Auf der SPS IPC Drives wurde IUNO am 25. November 2015 erstmals einer breiteren Öffentlichkeit vorgestellt. Mit dabei waren die IUNO-Partner Ernst Esslinger, Homag Group, Oliver Winzenried, Wibu-Systems, Dr. Wolfgang Klasen, Siemens, und Prof. Dr. Claudia Eckert, Fraunhofer-AISEC.
(IUNO )

Eine aktuelle Studie des Allensbacher Instituts für Demoskopie stellt fest, dass die deutsche Industrie den wirksamen Schutz vor Cyber-Angriffen als größte Herausforderung bei der Umsetzung von Industrie 4.0 sieht. IUNO, das Nationale Referenzprojekt für IT-Sicherheit in der Industrie 4.0, nimmt genau diese Herausforderung in Angriff. Das Projekt, das im Juli 2015 begonnen hat, erstellt in einem Verbund führender Partner aus Industrie und Forschung praxistaugliche Konzepte und Lösungen für IT-Sicherheit in der Industrie 4.0. Das Besondere dabei: IUNO kombiniert eine Vielzahl von Szenarien entlang unterschiedlicher, aber jeweils vollständiger Wertschöpfungsketten – aus der Möbelindustrie, der Automobilwirtschaft, den Werkzeugmaschinenherstellern – und führt die jeweils gewonnenen Ergebnisse in einem Werkzeugkasten zusammen, der auch für andere Einsatzfelder und Unternehmen anwendbar ist.
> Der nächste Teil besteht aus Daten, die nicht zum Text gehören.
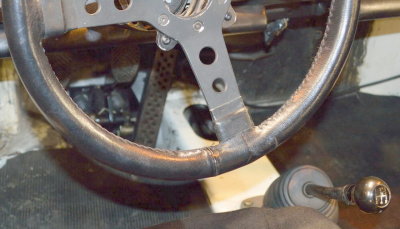 1973 Porsche 911 RSR 3.0 Ex-Werks Chassis 7 - Photo 33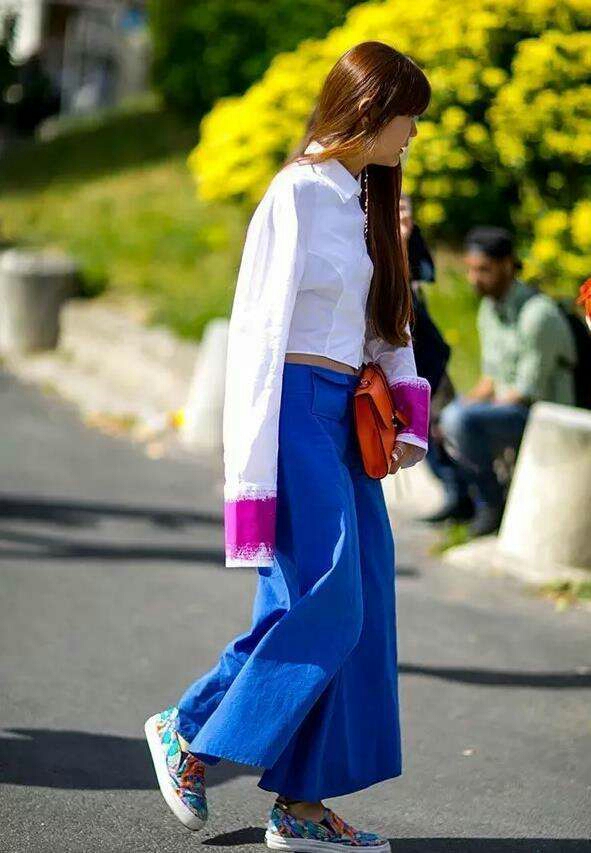 女生由丑变好看的方法,女人由丑变美的表现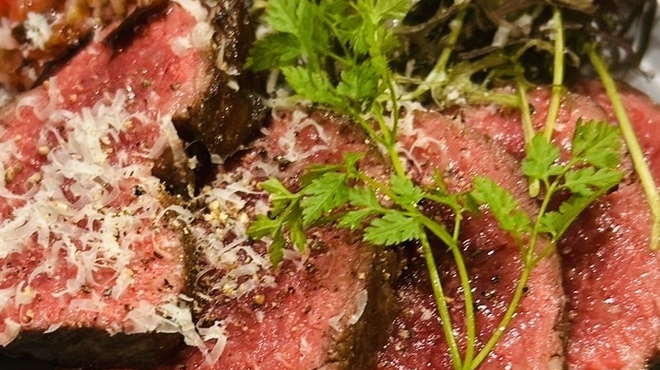 和洋折衷 灯 - メイン写真: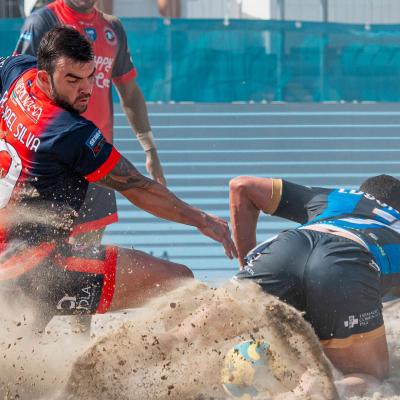 Pisa Vs Sambenedettese 00031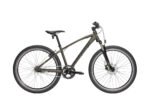 Ire 26"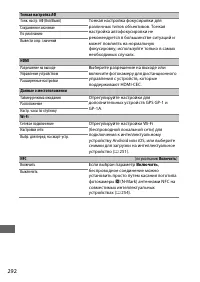 Страница 316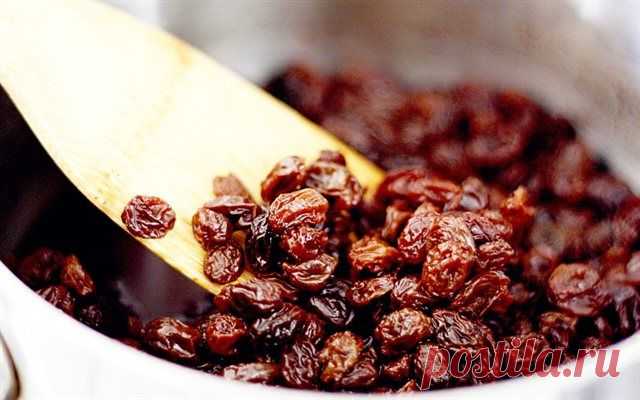 Чистим печень, худеем, обновляем клетки организма!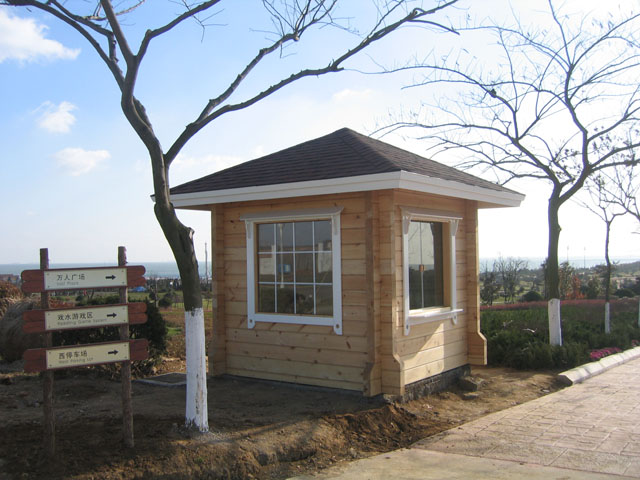 Сľ�ݵ�Ԕ��(x��)��B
Mittelständler sollen profitieren

m Rahmen einer IUNO-Podiumsdiskussion im VDMA Forum auf der SPS IPC Drives in Nürnberg diskutierten die IUNO-Partner Ernst Esslinger, Homag Group, Oliver Winzenried, Wibu-Systems, Dr. Wolfgang Klasen, Siemens, und Prof. Dr. Claudia Eckert, Fraunhofer-AISEC. Die Podiumsteilnehmer waren sich darin einig, dass kein produzierendes Unternehmen in Zukunft darum herumkommt, seine Produktionssysteme zu vernetzen, wenn es wettbewerbsfähig bleiben will. Allen wird sich dabei die Frage stellen, wie die eigenen Daten und Systeme investitionssicher geschützt werden können. IUNO wird hier konkrete Antworten liefern: „Gerade die kleinen und mittelständischen produzierenden Unternehmen sollen von den Ergebnissen profitieren“, betonte Projektkoordinator Ernst Esslinger von Homag. Das Projekt hat ein Gesamtvolumen von 33 Mio. Euro und wird vom Bundesministerium für Bildung und Forschung (BMBF) mit bis zu 20 Mio. Euro als Teil der neuen Hightech-Strategie gefördert.